We want to change this and with UENI it is possible. 80% of customers search for local businesses online, but only 20% of these businesses have a proper online presence. Our mission is to get millions of independent businesses online, to help these small companies compete and to provide choice to customers beyond the big brands.

Can you please give us your favorite “Life Lesson Quote”? Can you share how that was relevant to you in your life?

“I never dreamed about success, I worked for it.” — Estee Lauder.

The problem we are trying to solve; the difficulty of competing online as a small business, is a big challenge. Facebook, Google and other big tech companies have struggled to digitise small companies. I didn’t pick something to work on because it would be easy, I picked something that would be significant to millions of small business owners and their communities.

There are real barriers for these businesses. We asked over 2,000 small business owners and sole traders whether they had struggled to appear in Google’s search results and more than three quarters said ‘yes’.

We have worked hard to develop the tech and processes to enable us to offer a high quality product for free, as well as additional products and services that add value to millions of small businesses globally.

Can you share a story about the funniest mistake you made when you were first starting? Can you tell us what lesson you learned from that?

It took us a few years to find the right business model. When we were starting, our idea was to create a search engine or marketplace for local service sector businesses. We started off by digitising the information of three million businesses across Europe.
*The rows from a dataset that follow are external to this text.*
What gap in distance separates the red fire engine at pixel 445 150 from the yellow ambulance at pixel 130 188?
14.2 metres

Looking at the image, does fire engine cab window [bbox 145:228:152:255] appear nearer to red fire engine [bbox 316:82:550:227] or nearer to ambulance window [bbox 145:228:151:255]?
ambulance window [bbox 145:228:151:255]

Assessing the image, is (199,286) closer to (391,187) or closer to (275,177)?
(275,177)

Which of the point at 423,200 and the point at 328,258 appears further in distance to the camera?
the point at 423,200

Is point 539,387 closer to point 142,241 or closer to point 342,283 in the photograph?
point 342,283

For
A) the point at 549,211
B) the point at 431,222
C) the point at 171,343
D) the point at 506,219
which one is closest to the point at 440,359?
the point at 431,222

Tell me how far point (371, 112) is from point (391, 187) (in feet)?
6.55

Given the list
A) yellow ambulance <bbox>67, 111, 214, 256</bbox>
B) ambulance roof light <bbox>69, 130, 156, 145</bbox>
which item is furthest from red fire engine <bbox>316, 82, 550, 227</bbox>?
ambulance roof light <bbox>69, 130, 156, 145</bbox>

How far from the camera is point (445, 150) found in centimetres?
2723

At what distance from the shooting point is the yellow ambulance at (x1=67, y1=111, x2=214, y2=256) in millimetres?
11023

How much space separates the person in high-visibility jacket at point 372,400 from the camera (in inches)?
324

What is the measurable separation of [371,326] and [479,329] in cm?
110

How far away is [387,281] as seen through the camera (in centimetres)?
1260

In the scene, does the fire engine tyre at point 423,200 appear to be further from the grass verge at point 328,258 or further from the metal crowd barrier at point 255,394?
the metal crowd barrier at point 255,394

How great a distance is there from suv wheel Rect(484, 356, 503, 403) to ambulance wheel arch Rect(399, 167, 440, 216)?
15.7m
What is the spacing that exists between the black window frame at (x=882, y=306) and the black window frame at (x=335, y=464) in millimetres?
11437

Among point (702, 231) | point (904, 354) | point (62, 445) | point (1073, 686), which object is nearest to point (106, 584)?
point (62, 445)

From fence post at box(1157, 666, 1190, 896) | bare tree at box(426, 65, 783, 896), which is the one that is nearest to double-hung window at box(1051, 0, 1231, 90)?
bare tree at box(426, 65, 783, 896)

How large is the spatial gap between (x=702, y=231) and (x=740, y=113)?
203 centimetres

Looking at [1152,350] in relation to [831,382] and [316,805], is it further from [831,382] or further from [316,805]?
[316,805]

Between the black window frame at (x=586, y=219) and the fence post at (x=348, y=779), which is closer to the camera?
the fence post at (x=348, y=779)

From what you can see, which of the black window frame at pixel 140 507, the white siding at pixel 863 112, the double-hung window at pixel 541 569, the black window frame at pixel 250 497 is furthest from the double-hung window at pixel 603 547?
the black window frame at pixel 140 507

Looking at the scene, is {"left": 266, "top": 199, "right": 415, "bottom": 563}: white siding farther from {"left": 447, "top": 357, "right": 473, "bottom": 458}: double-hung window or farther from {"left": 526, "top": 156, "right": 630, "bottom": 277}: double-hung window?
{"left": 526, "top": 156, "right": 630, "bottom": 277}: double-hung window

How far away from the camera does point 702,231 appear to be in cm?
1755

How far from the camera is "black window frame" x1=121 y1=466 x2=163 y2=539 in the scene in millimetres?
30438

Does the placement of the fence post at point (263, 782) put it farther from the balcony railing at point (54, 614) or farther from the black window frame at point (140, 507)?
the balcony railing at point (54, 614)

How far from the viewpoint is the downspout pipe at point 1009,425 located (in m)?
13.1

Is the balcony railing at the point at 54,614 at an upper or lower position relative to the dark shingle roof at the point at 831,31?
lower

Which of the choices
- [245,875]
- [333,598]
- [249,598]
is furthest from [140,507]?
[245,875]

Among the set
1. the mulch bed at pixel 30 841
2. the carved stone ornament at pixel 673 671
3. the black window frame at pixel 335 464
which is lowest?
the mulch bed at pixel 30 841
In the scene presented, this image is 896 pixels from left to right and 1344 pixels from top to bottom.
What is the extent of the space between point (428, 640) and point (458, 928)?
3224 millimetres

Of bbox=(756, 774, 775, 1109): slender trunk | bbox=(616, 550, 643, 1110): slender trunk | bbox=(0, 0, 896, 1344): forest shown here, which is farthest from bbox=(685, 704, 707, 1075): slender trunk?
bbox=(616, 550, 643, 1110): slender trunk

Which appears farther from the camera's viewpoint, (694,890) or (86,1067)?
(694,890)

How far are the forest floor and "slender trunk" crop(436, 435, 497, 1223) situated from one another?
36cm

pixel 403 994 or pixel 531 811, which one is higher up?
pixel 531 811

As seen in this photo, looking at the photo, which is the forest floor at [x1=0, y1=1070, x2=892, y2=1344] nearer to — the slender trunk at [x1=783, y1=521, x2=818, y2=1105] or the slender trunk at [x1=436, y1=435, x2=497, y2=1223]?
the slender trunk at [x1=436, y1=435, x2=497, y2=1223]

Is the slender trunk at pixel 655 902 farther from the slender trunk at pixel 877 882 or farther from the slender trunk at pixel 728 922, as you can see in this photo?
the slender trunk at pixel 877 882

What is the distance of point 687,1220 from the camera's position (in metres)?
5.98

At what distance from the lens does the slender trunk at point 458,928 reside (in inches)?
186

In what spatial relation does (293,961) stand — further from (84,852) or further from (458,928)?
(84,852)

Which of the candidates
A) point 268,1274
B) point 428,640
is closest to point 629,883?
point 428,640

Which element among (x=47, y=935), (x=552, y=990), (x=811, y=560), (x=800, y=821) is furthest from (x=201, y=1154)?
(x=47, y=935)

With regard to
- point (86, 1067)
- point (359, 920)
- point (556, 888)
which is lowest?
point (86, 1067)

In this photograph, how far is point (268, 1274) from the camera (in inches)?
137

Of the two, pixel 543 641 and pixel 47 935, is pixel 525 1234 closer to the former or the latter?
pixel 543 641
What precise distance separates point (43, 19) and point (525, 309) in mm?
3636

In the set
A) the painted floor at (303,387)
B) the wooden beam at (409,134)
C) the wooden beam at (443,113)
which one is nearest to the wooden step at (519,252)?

But it was incredibly slow to build the other side of the platform: the customers. Our idea had been to partner with existing communities, provide them with an app for their users and, within it, embed the UENI search engine so they could search for and find local businesses.

In theory, it was great. But in practice, partners moved so slowly. They loved the idea and then would not come back to us for months. As a startup, we had to pivot from this approach because we could not build the platform so slowly.

You cannot let other parties dictate the growth of your business. What was great about building the supply side and digitising millions of businesses was that we controlled the pace. So, we simplified our efforts, focused on B2B and have not looked back in our mission to get all small businesses online.

Never forget your original motivation. We stepped away from the search engine marketplace idea back in 2017, but the need to solve the customer’s problem has stayed with us.

Thank you for all of these great insights!